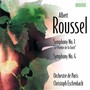 Sinfonien 1 & 4 - A. Roussel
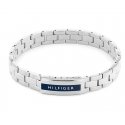 Tommy Hilfiger Plieninis apyrankė vyrams Iconic Stripes 2790485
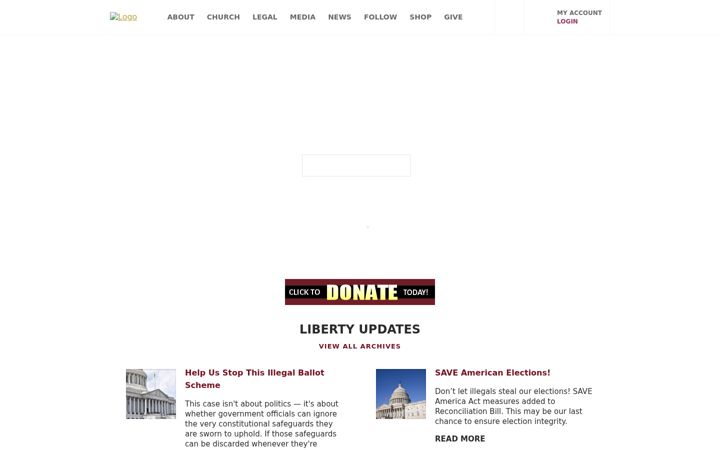 Screenshot of lc.org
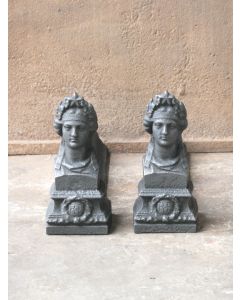 Chenets de Marianne
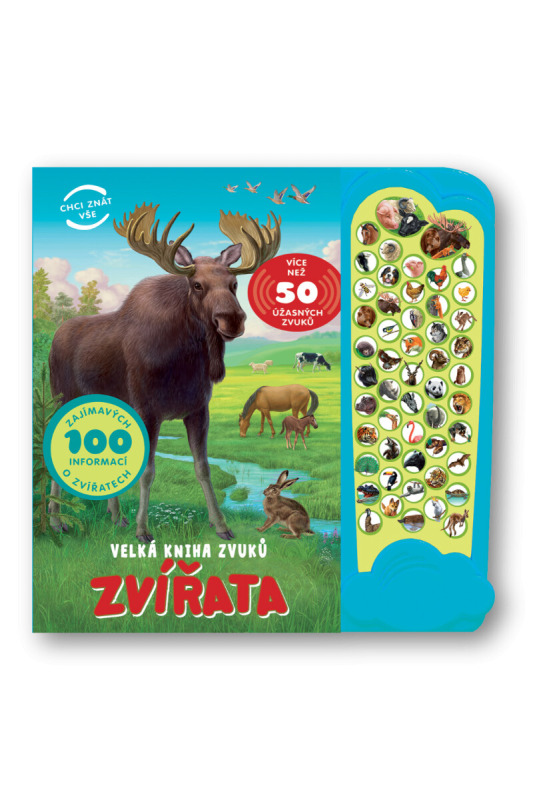Svojtka & Co. Velká kniha zvuků Zvířata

---

- [Aim of the task]
Images in the records must not be repeated; everything else should be returned exactly.

- [Solved exercise]
 Sinfonien 1 & 4 - A. Roussel
 Tommy Hilfiger Plieninis apyrankė vyrams Iconic Stripes 2790485
 Screenshot of lc.org
 Chenets de Marianne
Svojtka & Co. Velká kniha zvuků Zvířata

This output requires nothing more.